[Recorded data]
>>>

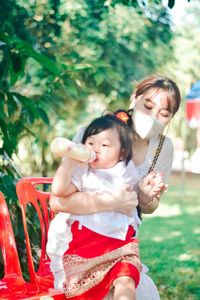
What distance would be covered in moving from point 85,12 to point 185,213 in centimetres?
452

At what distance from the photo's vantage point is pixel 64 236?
76.7 inches

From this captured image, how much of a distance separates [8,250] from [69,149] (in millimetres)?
797

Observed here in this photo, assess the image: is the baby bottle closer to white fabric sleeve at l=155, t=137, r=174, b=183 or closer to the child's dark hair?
the child's dark hair

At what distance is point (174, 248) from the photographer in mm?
5578

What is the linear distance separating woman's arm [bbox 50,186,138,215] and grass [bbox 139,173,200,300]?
Result: 2159mm

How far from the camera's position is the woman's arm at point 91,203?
1.76m

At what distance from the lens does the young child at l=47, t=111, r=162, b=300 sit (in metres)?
1.77

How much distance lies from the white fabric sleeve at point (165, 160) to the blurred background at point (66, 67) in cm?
34

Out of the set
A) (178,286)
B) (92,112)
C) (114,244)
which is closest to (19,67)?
(114,244)

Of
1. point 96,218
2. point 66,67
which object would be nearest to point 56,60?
point 66,67

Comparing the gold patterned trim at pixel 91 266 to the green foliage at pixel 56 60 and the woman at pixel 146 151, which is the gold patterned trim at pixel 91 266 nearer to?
the woman at pixel 146 151

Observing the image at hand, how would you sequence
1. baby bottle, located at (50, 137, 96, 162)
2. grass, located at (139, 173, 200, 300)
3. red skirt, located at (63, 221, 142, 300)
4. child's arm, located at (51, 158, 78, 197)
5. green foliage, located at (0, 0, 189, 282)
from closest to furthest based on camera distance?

<<<

# [Exercise aim]
Rewrite every item above, replacing "white fabric sleeve" with "white cloth sleeve" and keeping everything else the same. Leave the pictures out.

# [Response to the task]
What distance would be covered in moving from point 85,12 to point 185,213 in centimetres?
452

At what distance from the photo's vantage point is pixel 64 236?
76.7 inches

From this captured image, how much of a distance separates [8,250] from [69,149] (in millimetres)?
797

Observed here in this photo, assess the image: is the baby bottle closer to white cloth sleeve at l=155, t=137, r=174, b=183 or closer to the child's dark hair?
the child's dark hair

At what distance is point (174, 248) from the photographer in mm?
5578

What is the linear distance separating woman's arm [bbox 50,186,138,215] and grass [bbox 139,173,200,300]?
Result: 2159mm

How far from the camera's position is the woman's arm at point 91,203?
1.76m

At what distance from the lens does the young child at l=47, t=111, r=162, b=300 sit (in metres)?
1.77

How much distance lies from the white cloth sleeve at point (165, 160) to the blurred background at point (66, 67) in cm?
34

Out of the set
A) (178,286)
B) (92,112)
C) (114,244)
which is closest to (19,67)?
(114,244)

Of
1. point 96,218
2. point 66,67
which object would be nearest to point 56,60?
point 66,67

Comparing the gold patterned trim at pixel 91 266 to the green foliage at pixel 56 60 and the woman at pixel 146 151, which is the gold patterned trim at pixel 91 266 nearer to?
the woman at pixel 146 151

Observing the image at hand, how would you sequence
1. baby bottle, located at (50, 137, 96, 162)
2. grass, located at (139, 173, 200, 300)
3. red skirt, located at (63, 221, 142, 300)
4. child's arm, located at (51, 158, 78, 197)
5. green foliage, located at (0, 0, 189, 282)
from closest to furthest based on camera distance?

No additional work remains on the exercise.